Nel 2016 in Italia sono stati distribuiti per uso agricolo 0,12 tonnellate di fertilizzanti semplici per ettaro di Sau, valore in aumento rispetto al 2015; la distribuzione di fertilizzanti semplici è pari a 1.434.466 tonnellate (+12,1%), stesso andamento della distribuzione dei fertilizzanti nel suo complesso (+ 11,6%, pari a 4.514.916 tonnellate). I prodotti fitosanitari distribuiti ammontano a 124,1 milioni di chilogrammi e sono poco più di 60 milioni di chilogrammi i principi attivi contenuti (-4,8% rispetto al 2015).

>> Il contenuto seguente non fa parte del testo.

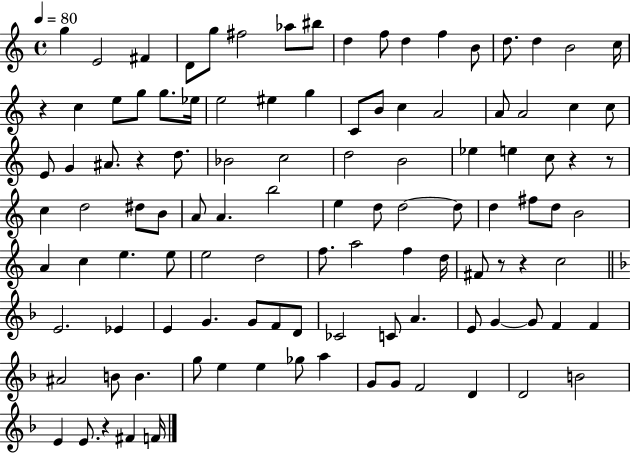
{
  \clef treble
  \time 4/4
  \defaultTimeSignature
  \key c \major
  \tempo 4 = 80
  g''4 e'2 fis'4 | d'8 g''8 fis''2 aes''8 bis''8 | d''4 f''8 d''4 f''4 b'8 | d''8. d''4 b'2 c''16 | \break r4 c''4 e''8 g''8 g''8. ees''16 | e''2 eis''4 g''4 | c'8 b'8 c''4 a'2 | a'8 a'2 c''4 c''8 | \break e'8 g'4 ais'8. r4 d''8. | bes'2 c''2 | d''2 b'2 | ees''4 e''4 c''8 r4 r8 | \break c''4 d''2 dis''8 b'8 | a'8 a'4. b''2 | e''4 d''8 d''2~~ d''8 | d''4 fis''8 d''8 b'2 | \break a'4 c''4 e''4. e''8 | e''2 d''2 | f''8. a''2 f''4 d''16 | fis'8 r8 r4 c''2 | \break \bar "||" \break \key d \minor e'2. ees'4 | e'4 g'4. g'8 f'8 d'8 | ces'2 c'8 a'4. | e'8 g'4~~ g'8 f'4 f'4 | \break ais'2 b'8 b'4. | g''8 e''4 e''4 ges''8 a''4 | g'8 g'8 f'2 d'4 | d'2 b'2 | \break e'4 e'8. r4 fis'4 f'16 | \bar "|."
}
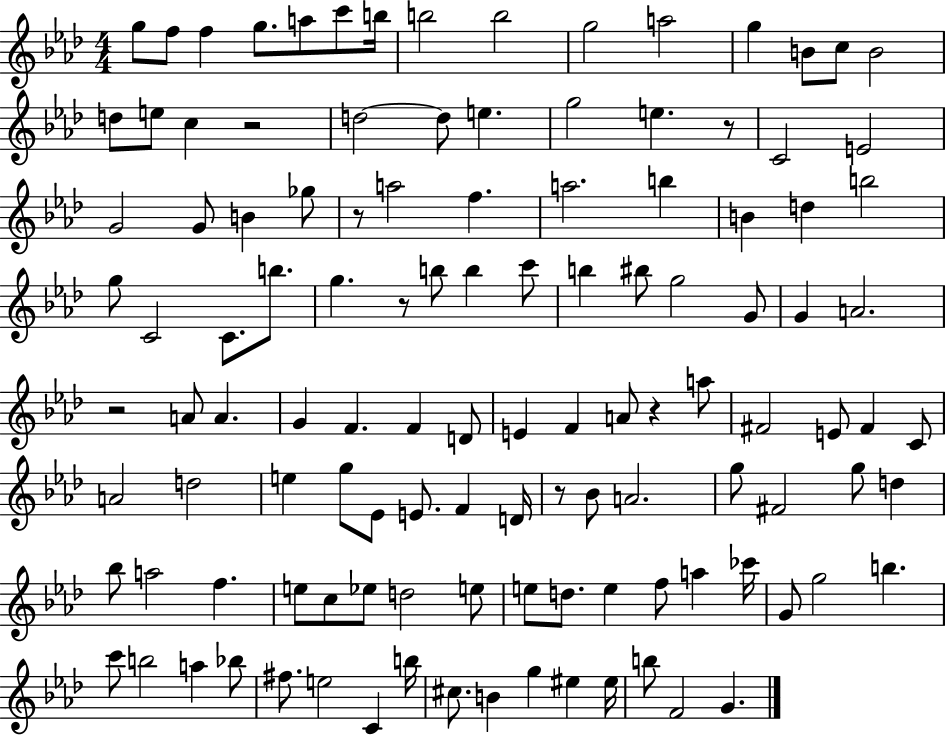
G5/e F5/e F5/q G5/e. A5/e C6/e B5/s B5/h B5/h G5/h A5/h G5/q B4/e C5/e B4/h D5/e E5/e C5/q R/h D5/h D5/e E5/q. G5/h E5/q. R/e C4/h E4/h G4/h G4/e B4/q Gb5/e R/e A5/h F5/q. A5/h. B5/q B4/q D5/q B5/h G5/e C4/h C4/e. B5/e. G5/q. R/e B5/e B5/q C6/e B5/q BIS5/e G5/h G4/e G4/q A4/h. R/h A4/e A4/q. G4/q F4/q. F4/q D4/e E4/q F4/q A4/e R/q A5/e F#4/h E4/e F#4/q C4/e A4/h D5/h E5/q G5/e Eb4/e E4/e. F4/q D4/s R/e Bb4/e A4/h. G5/e F#4/h G5/e D5/q Bb5/e A5/h F5/q. E5/e C5/e Eb5/e D5/h E5/e E5/e D5/e. E5/q F5/e A5/q CES6/s G4/e G5/h B5/q. C6/e B5/h A5/q Bb5/e F#5/e. E5/h C4/q B5/s C#5/e. B4/q G5/q EIS5/q EIS5/s B5/e F4/h G4/q.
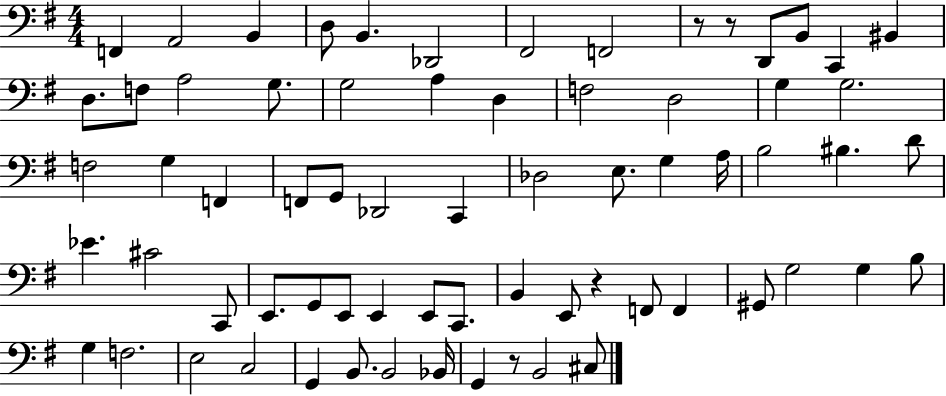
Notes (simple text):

F2/q A2/h B2/q D3/e B2/q. Db2/h F#2/h F2/h R/e R/e D2/e B2/e C2/q BIS2/q D3/e. F3/e A3/h G3/e. G3/h A3/q D3/q F3/h D3/h G3/q G3/h. F3/h G3/q F2/q F2/e G2/e Db2/h C2/q Db3/h E3/e. G3/q A3/s B3/h BIS3/q. D4/e Eb4/q. C#4/h C2/e E2/e. G2/e E2/e E2/q E2/e C2/e. B2/q E2/e R/q F2/e F2/q G#2/e G3/h G3/q B3/e G3/q F3/h. E3/h C3/h G2/q B2/e. B2/h Bb2/s G2/q R/e B2/h C#3/e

Anche in termini di Sau si registra una diminuzione, da 5,10  chilogrammi per ettaro di Sau nel 2015 a 4,85. 

 

L'agriturismo conferma la tendenza strutturale alla crescita, rappresentando una risorsa fondamentale della multifunzionalità aziendale e della realtà agricola nazionale: tra il 2006 e il 2016 le aziende agrituristiche sono aumentate del 35,2%, passando da 16.765 a 22.661. Più di un agriturismo su tre è a conduzione femminile (36,0%), quota sostanzialmente stabile negli ultimi tre anni. Rispetto all’anno precedente le aziende gestite da donne sono aumentate dell’1,6%, attestandosi nel 2016 a 8.159.